To really be in a place, the poet suggests, requires opening oneself to it, and then remembering to tell the tale of how one arrived and how one left. A quiet but insistent inquiry of these poems is how to address what is sacred—how to see it, remember it, conjure up a form of worship. In “Broken sonnet,” Sillitoe names herself the “pagan daughter” at the death of her father, and, in “Imposter,” she describes speaking outside a church with an interlocutor:
you say you hate the god
ranting this scripture and that
like the leader of a cult.As you speak, God glitters along the leaves,
hovers by a nest,
and rests in your dark eyes
The disquiet the speaker sees in this person is consuming—in the poem, it gestures at some form of abuse—and yet the person
still harbor[s] that same light
of God silking the leaves
and tending nests,
seeing everything
the faithful will unsee.
This is a powerful kind of gnosis, and the poet summons the numinous again and again. Sometimes, it’s the ghost of a beloved, as in “Encounter,” when she opens the medicine cabinet at her parents’ house and catches the drift of her dead father’s scent: “The room wavered like my knees.” But the poet is unafraid of more explicit forms of prayer. The poem “Lost moons” speaks the names of many different moons, which appeared in all their guises to humankind at various suitable times:
We would wake in the haze of the Plant-in-Secret-Moon,
Anticipate languid lovemaking under the Corn-in-Tassel.
Sorrow, borne by the Moon-When-Reindeer-Return-from-the-Sea,
Or hunger below the Cold-Meal-Moon, would fit like lost skin
if each year thundered forth the Moon-When-the-Buffalo-Ruts.
That the body of the moon, showing its avatars, might be imagined to somehow clothe a human being in skin that had been lost: surely this is prayer, a plea for what is missing and what might only be possible to find through a celestial apparition, one that could know the weather, connect broken lands, gather people to the dance.

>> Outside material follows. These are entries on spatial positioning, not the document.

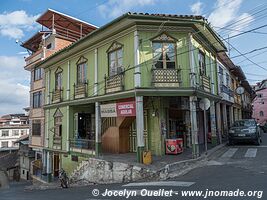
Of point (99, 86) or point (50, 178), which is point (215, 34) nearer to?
point (99, 86)

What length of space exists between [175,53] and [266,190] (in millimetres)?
7335

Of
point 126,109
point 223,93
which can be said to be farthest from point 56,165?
point 223,93

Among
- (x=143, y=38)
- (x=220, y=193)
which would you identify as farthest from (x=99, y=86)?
(x=220, y=193)

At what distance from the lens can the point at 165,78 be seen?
11.2 m

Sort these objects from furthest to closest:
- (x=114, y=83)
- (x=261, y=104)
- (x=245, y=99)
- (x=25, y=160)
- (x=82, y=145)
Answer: (x=261, y=104) → (x=245, y=99) → (x=25, y=160) → (x=82, y=145) → (x=114, y=83)

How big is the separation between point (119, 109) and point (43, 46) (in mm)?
14518

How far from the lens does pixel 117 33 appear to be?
12.1 meters

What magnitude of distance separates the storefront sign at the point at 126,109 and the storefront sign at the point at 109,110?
14.1 inches

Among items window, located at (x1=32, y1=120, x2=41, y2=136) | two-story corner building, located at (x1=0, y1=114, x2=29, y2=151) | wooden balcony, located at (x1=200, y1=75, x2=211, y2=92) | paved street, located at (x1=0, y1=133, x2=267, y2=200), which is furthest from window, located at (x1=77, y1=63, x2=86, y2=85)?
two-story corner building, located at (x1=0, y1=114, x2=29, y2=151)

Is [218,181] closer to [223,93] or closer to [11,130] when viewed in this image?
[223,93]

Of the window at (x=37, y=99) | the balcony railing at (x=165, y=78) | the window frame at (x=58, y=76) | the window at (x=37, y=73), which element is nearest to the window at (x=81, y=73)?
the window frame at (x=58, y=76)

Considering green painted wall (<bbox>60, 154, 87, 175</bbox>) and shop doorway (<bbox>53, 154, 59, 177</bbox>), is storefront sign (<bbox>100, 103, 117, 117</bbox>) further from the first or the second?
shop doorway (<bbox>53, 154, 59, 177</bbox>)

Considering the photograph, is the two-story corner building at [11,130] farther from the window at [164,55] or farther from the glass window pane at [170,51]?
the glass window pane at [170,51]

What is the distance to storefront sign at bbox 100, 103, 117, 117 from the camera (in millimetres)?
12055
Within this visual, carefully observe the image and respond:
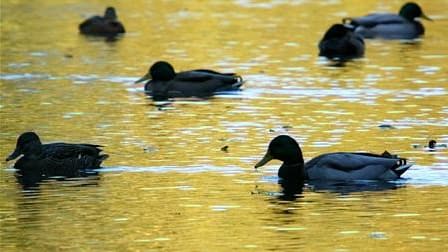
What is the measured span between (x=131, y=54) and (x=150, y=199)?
63.9 feet

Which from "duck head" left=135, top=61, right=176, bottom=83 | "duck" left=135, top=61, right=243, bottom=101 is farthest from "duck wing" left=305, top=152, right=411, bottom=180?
"duck head" left=135, top=61, right=176, bottom=83

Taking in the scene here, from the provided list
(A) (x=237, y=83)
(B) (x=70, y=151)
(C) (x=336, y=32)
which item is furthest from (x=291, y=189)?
(C) (x=336, y=32)

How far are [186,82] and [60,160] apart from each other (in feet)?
34.6

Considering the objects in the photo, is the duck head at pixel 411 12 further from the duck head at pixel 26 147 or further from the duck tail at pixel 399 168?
the duck tail at pixel 399 168

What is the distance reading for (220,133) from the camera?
917 inches

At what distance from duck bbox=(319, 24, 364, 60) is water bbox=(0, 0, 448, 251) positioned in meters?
0.31

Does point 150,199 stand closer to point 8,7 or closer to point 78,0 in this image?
point 8,7

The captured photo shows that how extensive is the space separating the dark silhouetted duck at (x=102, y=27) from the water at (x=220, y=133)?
0.56 m

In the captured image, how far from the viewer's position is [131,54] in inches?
1460

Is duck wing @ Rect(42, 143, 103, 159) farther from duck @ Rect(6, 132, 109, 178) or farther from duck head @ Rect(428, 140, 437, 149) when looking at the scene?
duck head @ Rect(428, 140, 437, 149)

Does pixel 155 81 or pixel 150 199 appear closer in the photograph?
pixel 150 199

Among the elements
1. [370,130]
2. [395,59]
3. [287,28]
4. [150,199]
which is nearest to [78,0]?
[287,28]

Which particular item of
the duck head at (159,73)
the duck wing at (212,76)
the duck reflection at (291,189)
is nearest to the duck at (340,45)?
the duck head at (159,73)

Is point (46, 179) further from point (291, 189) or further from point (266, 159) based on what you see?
point (291, 189)
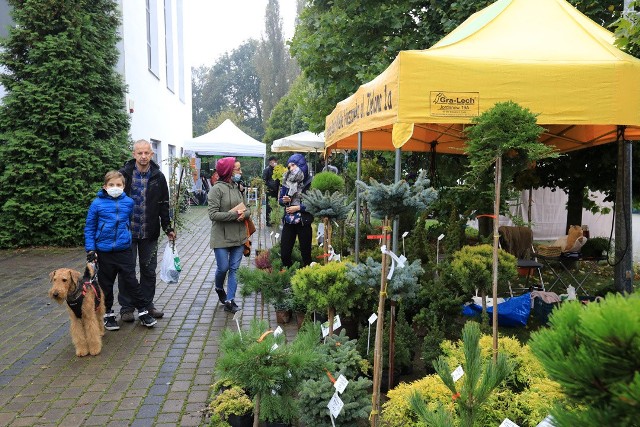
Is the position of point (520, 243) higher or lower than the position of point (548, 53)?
lower

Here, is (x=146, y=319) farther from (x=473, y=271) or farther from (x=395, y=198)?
(x=395, y=198)

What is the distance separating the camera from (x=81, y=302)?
4.70 meters

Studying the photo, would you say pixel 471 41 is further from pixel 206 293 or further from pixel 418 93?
pixel 206 293

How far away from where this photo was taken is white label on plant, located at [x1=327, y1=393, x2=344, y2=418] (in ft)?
8.89

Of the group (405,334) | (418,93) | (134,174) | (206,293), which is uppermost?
(418,93)

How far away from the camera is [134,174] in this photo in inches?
220

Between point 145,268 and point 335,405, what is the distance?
3.73 m

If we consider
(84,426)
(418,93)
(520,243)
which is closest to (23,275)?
(84,426)

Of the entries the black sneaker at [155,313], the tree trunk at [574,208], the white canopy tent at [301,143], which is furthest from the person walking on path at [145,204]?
the white canopy tent at [301,143]

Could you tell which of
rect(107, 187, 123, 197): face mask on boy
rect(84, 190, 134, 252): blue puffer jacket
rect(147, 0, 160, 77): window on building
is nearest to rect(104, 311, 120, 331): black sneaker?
rect(84, 190, 134, 252): blue puffer jacket

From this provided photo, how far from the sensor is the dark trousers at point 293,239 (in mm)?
6668

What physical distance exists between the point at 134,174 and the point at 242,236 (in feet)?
4.68

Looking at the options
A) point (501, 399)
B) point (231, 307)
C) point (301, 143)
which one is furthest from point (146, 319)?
point (301, 143)

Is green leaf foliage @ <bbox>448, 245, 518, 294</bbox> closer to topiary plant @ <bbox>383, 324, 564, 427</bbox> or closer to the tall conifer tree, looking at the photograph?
topiary plant @ <bbox>383, 324, 564, 427</bbox>
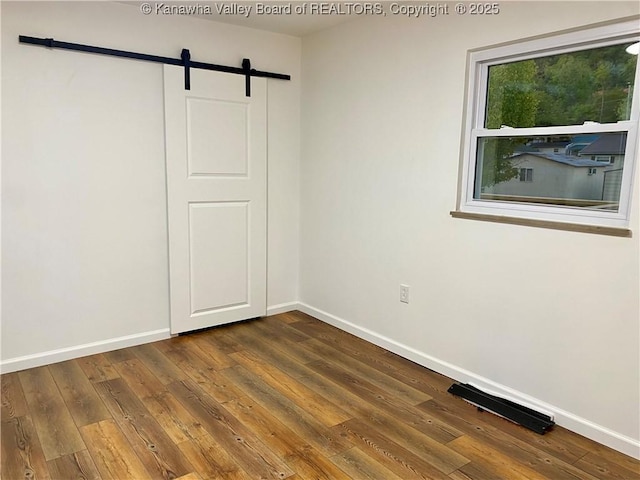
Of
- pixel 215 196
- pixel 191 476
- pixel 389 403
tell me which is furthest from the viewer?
pixel 215 196

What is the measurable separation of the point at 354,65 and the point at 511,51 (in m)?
1.15

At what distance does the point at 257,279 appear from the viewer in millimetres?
3717

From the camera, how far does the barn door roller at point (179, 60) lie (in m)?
2.66

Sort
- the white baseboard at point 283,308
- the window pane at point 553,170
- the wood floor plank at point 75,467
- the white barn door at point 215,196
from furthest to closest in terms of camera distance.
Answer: the white baseboard at point 283,308, the white barn door at point 215,196, the window pane at point 553,170, the wood floor plank at point 75,467

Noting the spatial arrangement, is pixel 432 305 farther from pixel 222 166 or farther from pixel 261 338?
pixel 222 166

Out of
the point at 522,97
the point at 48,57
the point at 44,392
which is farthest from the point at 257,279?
the point at 522,97

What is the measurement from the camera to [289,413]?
2396 mm

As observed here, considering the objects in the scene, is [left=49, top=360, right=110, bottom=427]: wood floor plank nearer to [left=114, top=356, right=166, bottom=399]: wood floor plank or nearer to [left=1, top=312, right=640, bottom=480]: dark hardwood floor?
[left=1, top=312, right=640, bottom=480]: dark hardwood floor

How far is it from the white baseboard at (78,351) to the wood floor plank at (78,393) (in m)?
0.06

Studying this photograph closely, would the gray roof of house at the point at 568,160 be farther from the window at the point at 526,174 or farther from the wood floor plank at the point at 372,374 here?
the wood floor plank at the point at 372,374

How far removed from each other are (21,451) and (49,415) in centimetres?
30

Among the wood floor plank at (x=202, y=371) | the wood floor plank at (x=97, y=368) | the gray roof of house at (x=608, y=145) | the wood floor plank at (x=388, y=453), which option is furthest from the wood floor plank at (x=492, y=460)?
the wood floor plank at (x=97, y=368)

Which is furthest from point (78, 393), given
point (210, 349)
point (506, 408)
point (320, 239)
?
point (506, 408)

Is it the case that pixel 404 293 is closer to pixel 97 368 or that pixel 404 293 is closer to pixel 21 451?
pixel 97 368
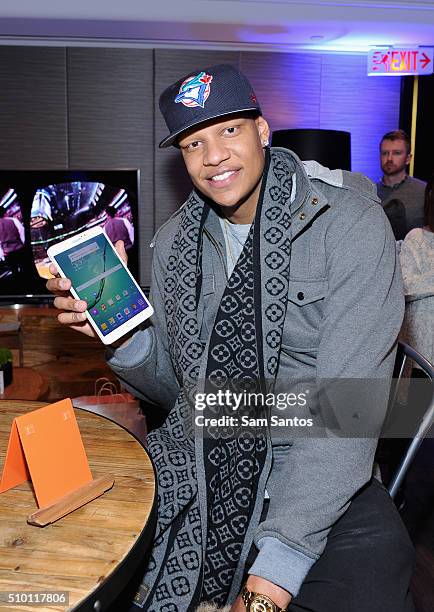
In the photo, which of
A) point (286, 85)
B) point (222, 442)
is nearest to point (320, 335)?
point (222, 442)

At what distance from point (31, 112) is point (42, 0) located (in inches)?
35.9

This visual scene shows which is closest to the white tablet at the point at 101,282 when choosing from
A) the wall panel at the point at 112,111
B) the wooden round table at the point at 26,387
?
the wooden round table at the point at 26,387

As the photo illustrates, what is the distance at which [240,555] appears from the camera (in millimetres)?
1265

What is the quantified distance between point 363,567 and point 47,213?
4210 millimetres

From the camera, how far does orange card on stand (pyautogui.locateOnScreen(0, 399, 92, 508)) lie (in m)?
0.93

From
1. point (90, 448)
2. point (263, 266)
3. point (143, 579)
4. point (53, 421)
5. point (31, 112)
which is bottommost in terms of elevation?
point (143, 579)

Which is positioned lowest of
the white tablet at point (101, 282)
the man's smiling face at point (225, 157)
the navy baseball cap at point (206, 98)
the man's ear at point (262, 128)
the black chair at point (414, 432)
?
the black chair at point (414, 432)

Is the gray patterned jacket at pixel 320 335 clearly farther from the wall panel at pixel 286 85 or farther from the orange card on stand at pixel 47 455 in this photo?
the wall panel at pixel 286 85

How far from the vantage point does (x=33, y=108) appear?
15.7ft

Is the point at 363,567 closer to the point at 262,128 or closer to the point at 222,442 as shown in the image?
the point at 222,442

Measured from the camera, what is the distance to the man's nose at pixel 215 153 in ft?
4.36

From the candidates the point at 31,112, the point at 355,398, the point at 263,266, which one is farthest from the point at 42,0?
the point at 355,398

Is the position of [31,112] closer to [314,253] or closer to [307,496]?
[314,253]

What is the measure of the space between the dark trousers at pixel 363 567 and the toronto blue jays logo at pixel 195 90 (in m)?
0.84
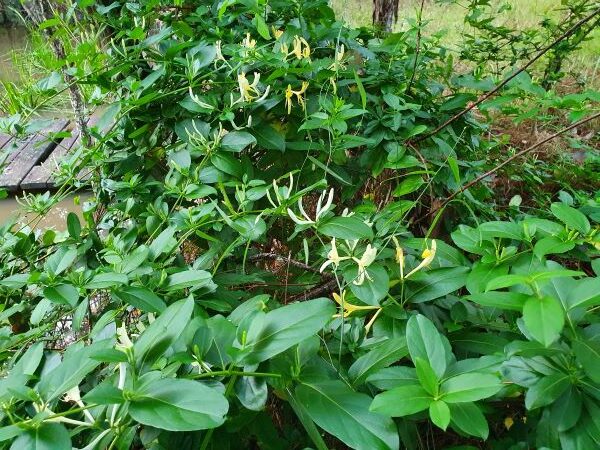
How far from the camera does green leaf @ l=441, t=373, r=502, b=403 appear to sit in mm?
338

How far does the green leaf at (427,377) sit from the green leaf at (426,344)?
2 cm

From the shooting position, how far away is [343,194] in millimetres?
880

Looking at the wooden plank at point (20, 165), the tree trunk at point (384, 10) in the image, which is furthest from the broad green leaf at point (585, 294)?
the wooden plank at point (20, 165)

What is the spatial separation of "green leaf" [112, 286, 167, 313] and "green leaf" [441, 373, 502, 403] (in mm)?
296

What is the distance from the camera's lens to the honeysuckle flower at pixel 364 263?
476mm

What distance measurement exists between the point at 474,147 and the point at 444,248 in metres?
0.54

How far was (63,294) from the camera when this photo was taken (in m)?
0.54

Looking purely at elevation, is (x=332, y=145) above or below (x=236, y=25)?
below

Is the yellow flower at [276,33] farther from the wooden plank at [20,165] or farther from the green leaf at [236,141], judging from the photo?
the wooden plank at [20,165]

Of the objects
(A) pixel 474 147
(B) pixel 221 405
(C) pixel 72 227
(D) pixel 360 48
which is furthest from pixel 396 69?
(B) pixel 221 405

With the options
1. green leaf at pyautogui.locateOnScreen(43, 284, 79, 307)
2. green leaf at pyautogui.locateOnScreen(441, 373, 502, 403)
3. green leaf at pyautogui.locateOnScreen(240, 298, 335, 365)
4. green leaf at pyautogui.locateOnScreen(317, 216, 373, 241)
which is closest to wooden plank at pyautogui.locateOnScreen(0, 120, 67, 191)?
green leaf at pyautogui.locateOnScreen(43, 284, 79, 307)

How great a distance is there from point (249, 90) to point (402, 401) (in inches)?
22.0

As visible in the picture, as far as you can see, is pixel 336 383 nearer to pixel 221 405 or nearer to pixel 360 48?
pixel 221 405

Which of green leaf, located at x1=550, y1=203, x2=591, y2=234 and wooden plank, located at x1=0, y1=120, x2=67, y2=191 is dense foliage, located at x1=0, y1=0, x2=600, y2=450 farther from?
wooden plank, located at x1=0, y1=120, x2=67, y2=191
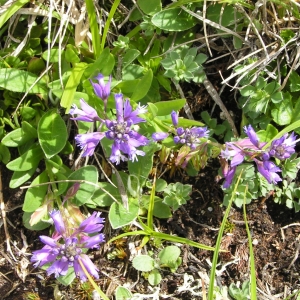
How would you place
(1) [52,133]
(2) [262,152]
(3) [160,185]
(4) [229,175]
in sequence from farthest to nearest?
(3) [160,185]
(1) [52,133]
(4) [229,175]
(2) [262,152]

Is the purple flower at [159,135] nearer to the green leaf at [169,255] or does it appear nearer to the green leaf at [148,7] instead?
the green leaf at [148,7]

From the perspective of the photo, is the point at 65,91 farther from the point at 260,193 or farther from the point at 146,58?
the point at 260,193

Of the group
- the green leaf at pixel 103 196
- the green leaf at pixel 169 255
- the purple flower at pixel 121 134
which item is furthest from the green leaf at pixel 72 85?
the green leaf at pixel 169 255

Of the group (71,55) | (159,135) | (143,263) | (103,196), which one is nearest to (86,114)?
(159,135)

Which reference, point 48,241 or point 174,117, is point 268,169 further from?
point 48,241

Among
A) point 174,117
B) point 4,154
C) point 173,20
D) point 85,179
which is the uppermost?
point 173,20

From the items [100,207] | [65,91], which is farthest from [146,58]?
[100,207]
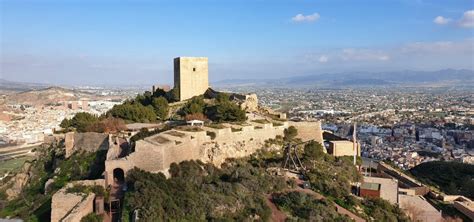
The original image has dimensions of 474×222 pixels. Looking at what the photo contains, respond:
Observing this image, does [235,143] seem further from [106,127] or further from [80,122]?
[80,122]

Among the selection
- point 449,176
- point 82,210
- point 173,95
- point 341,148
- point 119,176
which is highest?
point 173,95

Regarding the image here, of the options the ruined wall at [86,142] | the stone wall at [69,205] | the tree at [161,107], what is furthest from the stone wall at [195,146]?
the tree at [161,107]

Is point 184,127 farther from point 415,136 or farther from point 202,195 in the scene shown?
point 415,136

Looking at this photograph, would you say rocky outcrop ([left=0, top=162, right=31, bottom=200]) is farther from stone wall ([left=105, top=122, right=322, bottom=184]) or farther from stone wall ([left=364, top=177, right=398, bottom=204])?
stone wall ([left=364, top=177, right=398, bottom=204])

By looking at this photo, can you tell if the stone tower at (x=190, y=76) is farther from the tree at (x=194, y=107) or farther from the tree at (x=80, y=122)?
the tree at (x=80, y=122)

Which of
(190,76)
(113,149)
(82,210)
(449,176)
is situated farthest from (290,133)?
(449,176)

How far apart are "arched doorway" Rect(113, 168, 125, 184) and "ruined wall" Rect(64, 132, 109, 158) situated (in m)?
4.23

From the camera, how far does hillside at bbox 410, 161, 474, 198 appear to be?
26.6 m

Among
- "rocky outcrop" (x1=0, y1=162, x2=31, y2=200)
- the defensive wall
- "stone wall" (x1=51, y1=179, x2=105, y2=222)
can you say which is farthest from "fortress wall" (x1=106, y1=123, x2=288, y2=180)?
"rocky outcrop" (x1=0, y1=162, x2=31, y2=200)

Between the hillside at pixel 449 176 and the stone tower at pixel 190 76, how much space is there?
1564 centimetres

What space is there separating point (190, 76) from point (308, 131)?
34.5ft

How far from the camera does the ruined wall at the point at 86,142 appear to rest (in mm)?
21484

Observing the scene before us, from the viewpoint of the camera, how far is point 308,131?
2438 centimetres

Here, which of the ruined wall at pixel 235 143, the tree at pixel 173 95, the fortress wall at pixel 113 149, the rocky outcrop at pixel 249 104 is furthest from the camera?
the tree at pixel 173 95
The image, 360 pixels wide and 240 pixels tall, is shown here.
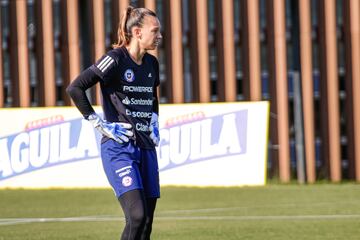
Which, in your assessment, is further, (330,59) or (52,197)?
(330,59)

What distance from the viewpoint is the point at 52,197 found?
18.2 metres

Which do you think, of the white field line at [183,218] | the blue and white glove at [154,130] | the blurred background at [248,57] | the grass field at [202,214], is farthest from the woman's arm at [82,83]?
the blurred background at [248,57]

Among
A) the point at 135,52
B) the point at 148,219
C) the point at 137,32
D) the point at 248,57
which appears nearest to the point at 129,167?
the point at 148,219

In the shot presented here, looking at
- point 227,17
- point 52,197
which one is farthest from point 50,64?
point 52,197

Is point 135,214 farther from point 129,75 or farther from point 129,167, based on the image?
point 129,75

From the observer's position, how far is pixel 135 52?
719 cm

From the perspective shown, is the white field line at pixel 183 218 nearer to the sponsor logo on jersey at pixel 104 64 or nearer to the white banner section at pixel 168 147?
the sponsor logo on jersey at pixel 104 64

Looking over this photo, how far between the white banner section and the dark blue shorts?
12.9 m

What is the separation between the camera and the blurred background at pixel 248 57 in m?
23.9

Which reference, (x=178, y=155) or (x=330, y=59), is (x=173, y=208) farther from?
(x=330, y=59)

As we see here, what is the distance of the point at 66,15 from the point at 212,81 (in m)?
4.21

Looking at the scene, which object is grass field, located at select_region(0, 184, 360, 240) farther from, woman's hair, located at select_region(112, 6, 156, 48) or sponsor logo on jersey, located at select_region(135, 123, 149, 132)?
woman's hair, located at select_region(112, 6, 156, 48)

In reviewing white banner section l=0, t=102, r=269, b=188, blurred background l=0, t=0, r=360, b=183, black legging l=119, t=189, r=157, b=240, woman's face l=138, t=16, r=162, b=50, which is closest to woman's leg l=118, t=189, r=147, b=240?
black legging l=119, t=189, r=157, b=240

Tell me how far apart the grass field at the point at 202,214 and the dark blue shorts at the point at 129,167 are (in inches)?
148
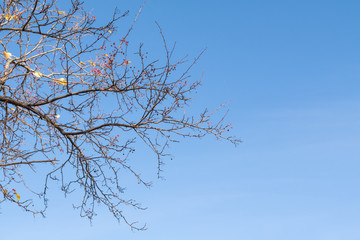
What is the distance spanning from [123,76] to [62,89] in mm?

The poems in Owning the Moon do the good work Sharif described, of helping us think and be in the world. The poet Rickey Laurentiis, in talking about the ways poems work for us, notes that “We only have so much time on this planet, really. For some of us, because of political or social or national agendas, even shorter. If I’m reading a poem, I want to be taught how to live, and how we can live better. I want to be reminded how precious life is, really.” Reading Owning the Moon caused me to grieve the loss of Linda Sillitoe, but I am grateful for these parting words, for their irreplaceable reminders.
Linda Sillitoe. Owning the Moon. Salt Lake City: Sig nature Books, 2017. 200 pp. Paper: $22.95. ISBN: 9781560852667.